# PC zusammengebaut: PC geht an, "No Signal" am Monitor



## jsaltz (10. Oktober 2017)

Hallo!
 
Ich habe heute einen PC zusammengebaut. Der PC geht ordnungsgemäß an. LED leuchtet und die Teile laufen. Allerdings erscheint am Monitor die Nachricht "No Signal". 
 
Verbunden wurde der PC mit dem Monitor mit einem HDMI-Kabel und einem VGA-Kabel. Auch wurden die Kabel am Grafikkartenanschluss UND Mainboardanschluss befestigt. Ich habe gecheckt, dass die Kabel richtig drinne waren. Auch habe ich es mit dem Fernseher probiert. Sowohl Monitor als auch Fernseher geben mir kein Bild!
 
Hardware:
 
- Motherboard: MSI B250M PRO-VD LGA 1151 Intel B250 SATA
- Graphic Card: EVGA GTX 1050 Ti 
- RAM: PNY - Anarchy 2-Pack 8GB PC4-17000 DDR4 Desktop Memory
- HDD: Seagate 1TB BarraCuda SATA 6Gb/s 64MB Cache 3.5-Inch Internal Hard Drive (ST1000DM010) 
- Processor: I7 7700 3.6Ghz 
- Monitor: BenQ GL2450HM
- Netzteil: Sharkoon WPM600 Bronze PC-Netzteil (600 Watt, ATX, Kabelmanagement) 
 
Was sollte ich tun?


----------



## painschkes (10. Oktober 2017)

Hey 

- Welche Hardware hast du verbaut? 

- Hast du die Kabel an die Onboard-Anschlüsse oder an die Grafikkarte selbst angeschlossen?

- Drehen sich alle Lüfter? (CPU-, Gehäuse-, und Grafikkarten-Lüfter)


----------



## jsaltz (10. Oktober 2017)

Hey 

- Welche Hardware hast du verbaut? 

- Hast du die Kabel an die Onboard-Anschlüsse oder an die Grafikkarte selbst angeschlossen?

- Drehen sich alle Lüfter? (CPU-, Gehäuse-, und Grafikkarten-Lüfter)

Mein Beitrag wurde aktualisiert.

 

Habe sowohl Onboard, als auch GraKa probiert.

 

Alle Teile laufen,


----------



## painschkes (10. Oktober 2017)

Also das es mit VGA nicht funktioniert, finde ich komisch. Hast du die Möglichkeit, ein DVI-Kabel zu testen? Gerade HDMI hat anfänglich einige Probleme und funktioniert oft erst nachdem man die Treiber installiert hat.


----------



## jsaltz (10. Oktober 2017)

Also das es mit VGA nicht funktioniert, finde ich komisch. Hast du die Möglichkeit, ein DVI-Kabel zu testen? Gerade HDMI hat anfänglich einige Probleme und funktioniert oft erst nachdem man die Treiber installiert hat.

Nein, habe leider keine anderen Kabel. 

 

Ich wollte mir morgen weitere Kabel zum Austesten holen.


----------



## spectrumizer (10. Oktober 2017)

Würde auch auf die / das Kabel tippen. Dass sowohl Grafikkarte, als auch Onboard-Karte nicht funktionieren, ist sehr unwahrscheinlich. Vor allem wenn er den POST (Power On Self Test) nach dem Anschalten ordentlich durchführt und keinen Fehlercode piept. Vorrausgesetzt, dass der PC-Speaker angeschlossen wurde? Oder hat das Board ein Statuscode-Display drauf?


----------

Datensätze
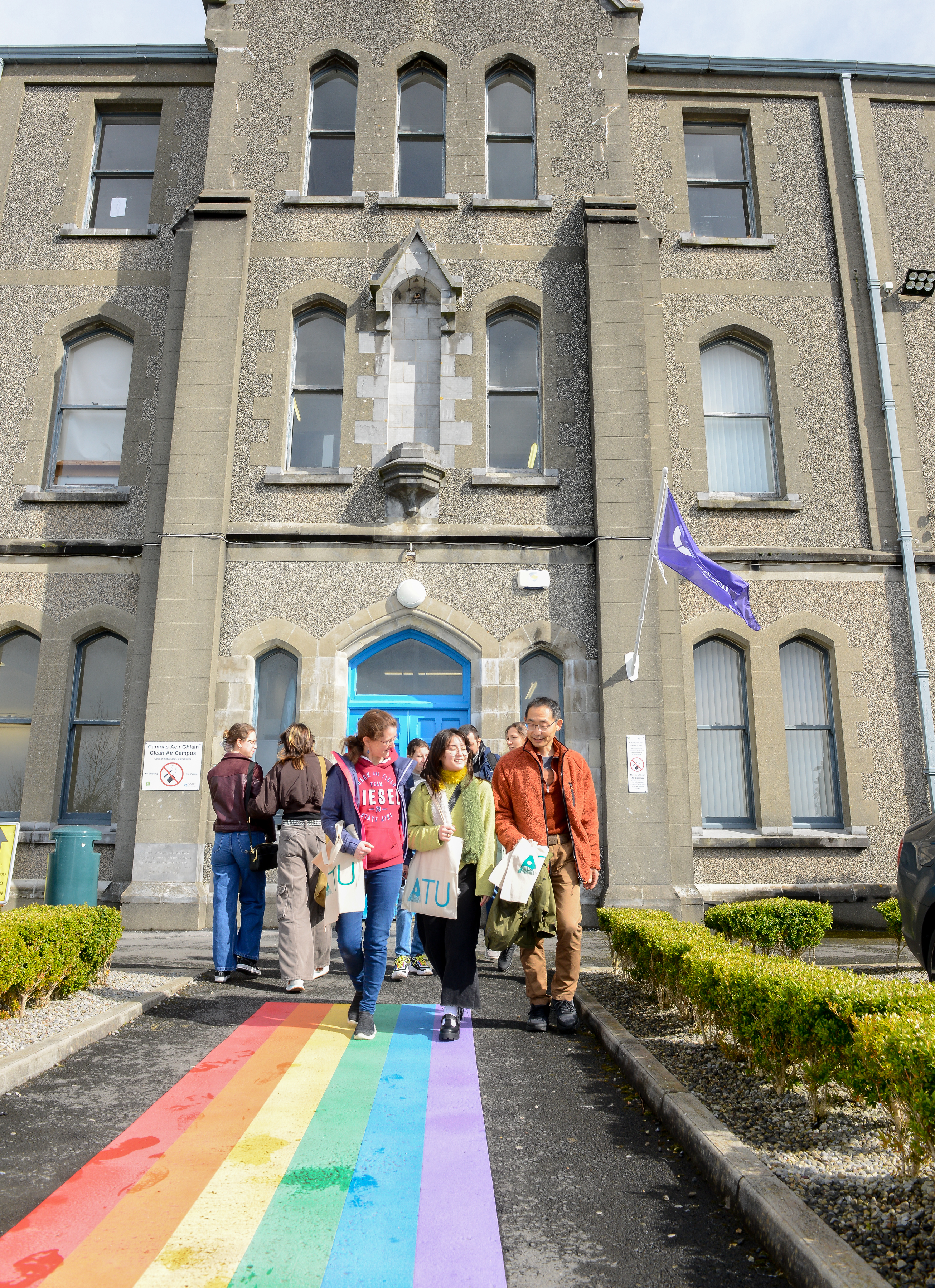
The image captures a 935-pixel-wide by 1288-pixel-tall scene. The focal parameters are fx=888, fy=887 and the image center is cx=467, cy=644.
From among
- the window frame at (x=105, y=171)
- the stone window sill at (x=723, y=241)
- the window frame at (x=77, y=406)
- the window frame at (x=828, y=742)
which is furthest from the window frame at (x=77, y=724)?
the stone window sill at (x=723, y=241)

==

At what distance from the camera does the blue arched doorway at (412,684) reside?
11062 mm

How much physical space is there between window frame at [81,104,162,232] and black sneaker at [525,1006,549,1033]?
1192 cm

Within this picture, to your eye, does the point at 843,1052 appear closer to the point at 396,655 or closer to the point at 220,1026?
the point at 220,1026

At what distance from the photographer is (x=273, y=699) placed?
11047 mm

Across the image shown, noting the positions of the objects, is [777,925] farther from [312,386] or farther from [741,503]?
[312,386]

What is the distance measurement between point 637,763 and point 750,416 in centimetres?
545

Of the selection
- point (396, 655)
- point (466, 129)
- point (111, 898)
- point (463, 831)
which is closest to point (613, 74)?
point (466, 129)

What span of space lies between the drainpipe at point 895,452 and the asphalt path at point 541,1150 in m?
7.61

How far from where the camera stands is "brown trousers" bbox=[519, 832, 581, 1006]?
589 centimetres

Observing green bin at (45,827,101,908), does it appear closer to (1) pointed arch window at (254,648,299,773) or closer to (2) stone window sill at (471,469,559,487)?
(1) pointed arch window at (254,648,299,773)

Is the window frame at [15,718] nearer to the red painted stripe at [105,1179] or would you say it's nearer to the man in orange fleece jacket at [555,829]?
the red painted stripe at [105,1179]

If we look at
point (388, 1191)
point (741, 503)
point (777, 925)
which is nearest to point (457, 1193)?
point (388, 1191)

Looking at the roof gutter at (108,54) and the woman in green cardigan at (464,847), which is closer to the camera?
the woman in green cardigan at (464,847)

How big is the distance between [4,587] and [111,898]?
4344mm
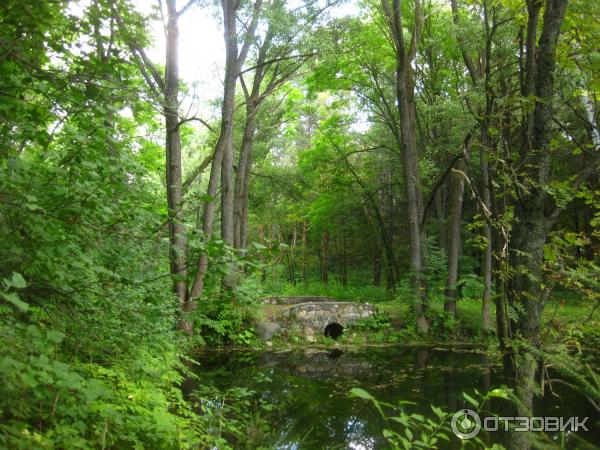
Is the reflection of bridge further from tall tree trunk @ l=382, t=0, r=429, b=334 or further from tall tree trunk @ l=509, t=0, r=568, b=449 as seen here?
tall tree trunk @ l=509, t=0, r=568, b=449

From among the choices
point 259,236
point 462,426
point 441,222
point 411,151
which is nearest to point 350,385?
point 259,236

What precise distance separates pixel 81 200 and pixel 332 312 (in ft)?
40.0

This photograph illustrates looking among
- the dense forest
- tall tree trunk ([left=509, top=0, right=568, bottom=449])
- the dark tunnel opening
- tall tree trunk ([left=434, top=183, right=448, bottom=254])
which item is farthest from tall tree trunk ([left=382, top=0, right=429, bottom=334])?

* * *

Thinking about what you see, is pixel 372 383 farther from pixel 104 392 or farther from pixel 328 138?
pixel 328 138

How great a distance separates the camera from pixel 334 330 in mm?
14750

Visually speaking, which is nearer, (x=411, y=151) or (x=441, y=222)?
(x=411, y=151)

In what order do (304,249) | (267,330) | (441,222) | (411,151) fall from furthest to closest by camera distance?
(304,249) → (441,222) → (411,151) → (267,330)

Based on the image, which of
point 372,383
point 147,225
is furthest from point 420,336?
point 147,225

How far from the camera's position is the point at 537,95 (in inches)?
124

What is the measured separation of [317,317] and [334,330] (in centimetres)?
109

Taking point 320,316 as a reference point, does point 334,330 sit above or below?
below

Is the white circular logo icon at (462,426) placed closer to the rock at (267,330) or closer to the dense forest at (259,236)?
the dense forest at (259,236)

Aufgaben —
[a] Fasse den Textausschnitt in drei Sätzen zusammen.
[b] Beantworte zum Textausschnitt diese Fragen:
(i) Welches Netzteil ist in der Hardwareliste angegeben?
(ii) Welches Kabel soll laut painschkes getestet werden?
(iii) Was hält spectrumizer für sehr unwahrscheinlich?

Antworten —
[a] Ein heute zusammengebauter PC geht an und alle Teile laufen, doch der Monitor zeigt „No Signal“, und auch ein Fernseher bleibt ohne Bild, obwohl HDMI- und VGA-Kabel sowohl an der Grafikkarte als auch am Mainboard probiert wurden. painschkes findet es komisch, dass es mit VGA nicht funktioniert, schlägt einen Test mit einem DVI-Kabel vor und merkt an, dass HDMI oft erst nach der Treiberinstallation funktioniert. jsaltz hat keine anderen Kabel und will morgen weitere holen, während spectrumizer ebenfalls auf die Kabel tippt und einen Ausfall von Grafikkarte und Onboard-Karte zugleich für sehr unwahrscheinlich hält.

[b]
(i) Ein Sharkoon WPM600 Bronze PC-Netzteil mit 600 Watt.
(ii) Ein DVI-Kabel.
(iii) Dass sowohl die Grafikkarte als auch die Onboard-Karte nicht funktionieren.